BEGIN DATA FOR PROCESSING

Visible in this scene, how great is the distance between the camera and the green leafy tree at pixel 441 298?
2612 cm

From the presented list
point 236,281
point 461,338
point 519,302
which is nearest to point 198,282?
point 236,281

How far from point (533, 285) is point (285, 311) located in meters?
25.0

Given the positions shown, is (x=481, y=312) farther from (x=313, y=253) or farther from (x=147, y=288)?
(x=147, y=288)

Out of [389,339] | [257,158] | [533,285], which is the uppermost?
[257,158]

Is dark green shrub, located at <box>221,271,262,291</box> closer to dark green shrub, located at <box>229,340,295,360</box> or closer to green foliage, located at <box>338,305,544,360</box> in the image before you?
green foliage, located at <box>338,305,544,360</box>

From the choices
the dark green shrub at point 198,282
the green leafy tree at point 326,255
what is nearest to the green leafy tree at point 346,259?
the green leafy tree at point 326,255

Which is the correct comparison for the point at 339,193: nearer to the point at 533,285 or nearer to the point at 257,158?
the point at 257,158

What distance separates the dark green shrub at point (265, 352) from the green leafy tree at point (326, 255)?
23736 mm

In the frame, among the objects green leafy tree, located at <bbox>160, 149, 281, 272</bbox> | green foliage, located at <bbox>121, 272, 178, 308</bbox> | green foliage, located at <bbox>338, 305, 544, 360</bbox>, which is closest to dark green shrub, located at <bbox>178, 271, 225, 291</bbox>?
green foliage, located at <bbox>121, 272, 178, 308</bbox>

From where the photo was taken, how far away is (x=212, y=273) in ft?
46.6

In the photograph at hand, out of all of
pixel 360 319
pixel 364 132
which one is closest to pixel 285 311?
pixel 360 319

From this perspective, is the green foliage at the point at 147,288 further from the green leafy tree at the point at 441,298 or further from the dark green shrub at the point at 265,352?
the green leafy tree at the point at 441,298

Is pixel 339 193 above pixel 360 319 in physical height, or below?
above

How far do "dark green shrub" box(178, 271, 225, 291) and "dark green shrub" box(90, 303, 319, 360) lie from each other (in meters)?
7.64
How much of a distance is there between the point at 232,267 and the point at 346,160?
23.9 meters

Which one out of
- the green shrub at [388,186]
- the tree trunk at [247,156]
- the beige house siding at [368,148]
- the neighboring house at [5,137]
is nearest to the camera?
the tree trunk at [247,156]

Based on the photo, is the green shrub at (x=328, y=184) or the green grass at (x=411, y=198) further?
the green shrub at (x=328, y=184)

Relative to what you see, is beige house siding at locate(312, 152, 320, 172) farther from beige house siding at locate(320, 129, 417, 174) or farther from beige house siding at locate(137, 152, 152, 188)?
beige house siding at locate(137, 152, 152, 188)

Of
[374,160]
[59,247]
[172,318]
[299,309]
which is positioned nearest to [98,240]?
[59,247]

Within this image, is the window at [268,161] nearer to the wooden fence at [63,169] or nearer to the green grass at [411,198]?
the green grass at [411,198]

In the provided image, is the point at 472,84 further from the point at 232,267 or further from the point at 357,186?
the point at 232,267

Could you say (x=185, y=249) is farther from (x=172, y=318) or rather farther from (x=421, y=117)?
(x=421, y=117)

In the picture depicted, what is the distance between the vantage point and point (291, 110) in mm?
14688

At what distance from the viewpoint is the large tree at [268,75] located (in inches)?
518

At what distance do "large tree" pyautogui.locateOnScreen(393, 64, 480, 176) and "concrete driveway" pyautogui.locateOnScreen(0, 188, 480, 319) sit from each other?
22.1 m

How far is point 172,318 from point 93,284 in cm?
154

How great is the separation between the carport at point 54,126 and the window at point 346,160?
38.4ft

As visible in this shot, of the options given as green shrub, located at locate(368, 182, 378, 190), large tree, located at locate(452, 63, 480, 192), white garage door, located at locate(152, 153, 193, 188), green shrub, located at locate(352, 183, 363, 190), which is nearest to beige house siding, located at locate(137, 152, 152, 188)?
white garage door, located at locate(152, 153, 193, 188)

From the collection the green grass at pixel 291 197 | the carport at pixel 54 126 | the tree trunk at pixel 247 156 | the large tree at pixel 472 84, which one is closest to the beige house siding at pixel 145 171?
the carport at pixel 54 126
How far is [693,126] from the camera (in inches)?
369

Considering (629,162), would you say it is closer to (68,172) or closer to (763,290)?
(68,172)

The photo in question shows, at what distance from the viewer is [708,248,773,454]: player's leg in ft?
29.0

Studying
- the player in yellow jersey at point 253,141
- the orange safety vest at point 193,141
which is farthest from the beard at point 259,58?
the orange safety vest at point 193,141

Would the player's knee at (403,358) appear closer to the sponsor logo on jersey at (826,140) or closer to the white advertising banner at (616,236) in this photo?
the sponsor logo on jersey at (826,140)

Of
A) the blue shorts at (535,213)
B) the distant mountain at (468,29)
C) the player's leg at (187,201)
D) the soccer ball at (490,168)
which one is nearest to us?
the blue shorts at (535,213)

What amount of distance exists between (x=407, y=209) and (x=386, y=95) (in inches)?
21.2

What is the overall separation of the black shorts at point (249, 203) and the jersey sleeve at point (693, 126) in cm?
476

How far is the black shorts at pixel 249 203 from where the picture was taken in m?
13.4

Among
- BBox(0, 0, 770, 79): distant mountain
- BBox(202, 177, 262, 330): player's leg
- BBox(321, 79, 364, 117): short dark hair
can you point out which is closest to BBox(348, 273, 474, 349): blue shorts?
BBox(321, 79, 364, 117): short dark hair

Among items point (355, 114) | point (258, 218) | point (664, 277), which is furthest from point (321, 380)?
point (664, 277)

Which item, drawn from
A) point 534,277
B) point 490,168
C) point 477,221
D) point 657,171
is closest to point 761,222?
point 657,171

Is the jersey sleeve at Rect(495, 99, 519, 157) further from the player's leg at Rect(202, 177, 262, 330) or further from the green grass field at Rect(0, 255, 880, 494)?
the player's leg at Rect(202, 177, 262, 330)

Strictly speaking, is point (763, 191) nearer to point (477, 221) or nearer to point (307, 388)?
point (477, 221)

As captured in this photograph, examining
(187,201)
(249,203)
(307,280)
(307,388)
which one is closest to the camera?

END DATA FOR PROCESSING

EXERCISE » Set down the entries verbatim, leaving none out.

THE REPLY »
Visible in this scene, how great is the distance between the camera and the green leafy tree at pixel 441 298?
2612 cm

From the presented list
point 236,281
point 461,338
point 519,302
which is nearest to point 198,282?
point 236,281

How far from point (533, 285) is point (285, 311) located in meters?
25.0

Given the positions shown, is (x=481, y=312) farther from (x=313, y=253) or farther from (x=147, y=288)?
(x=147, y=288)

Out of [389,339] | [257,158] | [533,285], which is the uppermost?
[257,158]

Is dark green shrub, located at <box>221,271,262,291</box> closer to dark green shrub, located at <box>229,340,295,360</box> or closer to green foliage, located at <box>338,305,544,360</box> in the image before you?
green foliage, located at <box>338,305,544,360</box>

From the choices
the dark green shrub at point 198,282
the green leafy tree at point 326,255
what is nearest to the green leafy tree at point 346,259?
the green leafy tree at point 326,255

Which is the correct comparison for the point at 339,193: nearer to the point at 533,285 or nearer to the point at 257,158?
the point at 257,158

What distance separates the dark green shrub at point (265, 352) from the green leafy tree at point (326, 255)?
23736 mm

In the frame, among the objects green leafy tree, located at <bbox>160, 149, 281, 272</bbox> | green foliage, located at <bbox>121, 272, 178, 308</bbox> | green foliage, located at <bbox>338, 305, 544, 360</bbox>, which is closest to dark green shrub, located at <bbox>178, 271, 225, 291</bbox>?
green foliage, located at <bbox>121, 272, 178, 308</bbox>

From where the photo was taken, how far away is (x=212, y=273) in ft?
46.6

In the photograph at hand, out of all of
pixel 360 319
pixel 364 132
which one is closest to pixel 285 311?
pixel 360 319

From this perspective, is the green foliage at the point at 147,288 further from the green leafy tree at the point at 441,298 or further from the dark green shrub at the point at 265,352?
the green leafy tree at the point at 441,298

Is pixel 339 193 above pixel 360 319 in physical height, or below?
above

How far do "dark green shrub" box(178, 271, 225, 291) and "dark green shrub" box(90, 303, 319, 360) lie from each other (in meters)?
7.64
How much of a distance is there between the point at 232,267 and the point at 346,160?
23.9 meters

Which one out of
- the green shrub at [388,186]
- the tree trunk at [247,156]
- the beige house siding at [368,148]
- the neighboring house at [5,137]
is nearest to the camera?
the tree trunk at [247,156]

Based on the photo, is the green shrub at (x=328, y=184) or the green grass at (x=411, y=198) further?
the green shrub at (x=328, y=184)

Relative to what you see, is beige house siding at locate(312, 152, 320, 172) farther from beige house siding at locate(320, 129, 417, 174) or farther from beige house siding at locate(137, 152, 152, 188)?
beige house siding at locate(137, 152, 152, 188)

Of
[374,160]
[59,247]
[172,318]
[299,309]
which is positioned nearest to [98,240]?
[59,247]

Within this image, is the window at [268,161] nearer to the wooden fence at [63,169] or nearer to the green grass at [411,198]?
the green grass at [411,198]

In the provided image, is the point at 472,84 further from the point at 232,267 or further from the point at 357,186?
the point at 232,267

Could you say (x=185, y=249) is farther from (x=172, y=318) or rather farther from (x=421, y=117)?
(x=421, y=117)

In the picture depicted, what is the distance between the vantage point and point (291, 110) in mm?
14688

At what distance from the viewpoint is the large tree at [268,75] located (in inches)?
518

At what distance do "large tree" pyautogui.locateOnScreen(393, 64, 480, 176) and "concrete driveway" pyautogui.locateOnScreen(0, 188, 480, 319) sit from each other?
22.1 m

How far is point 172,318 from point 93,284 in cm?
154

How great is the separation between the carport at point 54,126 and the window at point 346,160?
38.4ft

As visible in this shot, of the options given as green shrub, located at locate(368, 182, 378, 190), large tree, located at locate(452, 63, 480, 192), white garage door, located at locate(152, 153, 193, 188), green shrub, located at locate(352, 183, 363, 190), which is nearest to beige house siding, located at locate(137, 152, 152, 188)?
white garage door, located at locate(152, 153, 193, 188)

From the collection the green grass at pixel 291 197 | the carport at pixel 54 126 | the tree trunk at pixel 247 156 | the large tree at pixel 472 84, which one is closest to the beige house siding at pixel 145 171?
the carport at pixel 54 126
How far is [693,126] from the camera (in inches)?
369

Considering (629,162), would you say it is closer to (68,172) or closer to (763,290)?
(68,172)

The photo in question shows, at what distance from the viewer is [708,248,773,454]: player's leg in ft?
29.0

Studying
- the player in yellow jersey at point 253,141
- the orange safety vest at point 193,141
which is farthest from the beard at point 259,58?
the orange safety vest at point 193,141

Would the player's knee at (403,358) appear closer to the sponsor logo on jersey at (826,140) or closer to the white advertising banner at (616,236) in this photo?
the sponsor logo on jersey at (826,140)

Of
A) the blue shorts at (535,213)
B) the distant mountain at (468,29)
C) the player's leg at (187,201)
D) the soccer ball at (490,168)
which one is nearest to us?
the blue shorts at (535,213)

What amount of distance exists between (x=407, y=209) and (x=386, y=95) (in inches)?
21.2

What is the overall separation of the black shorts at point (249, 203) and the jersey sleeve at point (693, 126) in cm?
476

How far is the black shorts at pixel 249 203 from where the picture was taken in m?
13.4

Among
- BBox(0, 0, 770, 79): distant mountain
- BBox(202, 177, 262, 330): player's leg
- BBox(321, 79, 364, 117): short dark hair
can you point out which is closest to BBox(348, 273, 474, 349): blue shorts?
BBox(321, 79, 364, 117): short dark hair

Among items point (355, 114) | point (258, 218) | point (664, 277), which is furthest from point (321, 380)?
point (664, 277)

Which item, drawn from
A) point 534,277
B) point 490,168
C) point 477,221
D) point 657,171
is closest to point 761,222?
point 657,171

Is the jersey sleeve at Rect(495, 99, 519, 157) further from the player's leg at Rect(202, 177, 262, 330) or further from the green grass field at Rect(0, 255, 880, 494)?
the player's leg at Rect(202, 177, 262, 330)

Strictly speaking, is point (763, 191) nearer to point (477, 221) or nearer to point (307, 388)?
point (477, 221)

As captured in this photograph, examining
(187,201)
(249,203)
(307,280)
(307,388)
which one is closest to the camera?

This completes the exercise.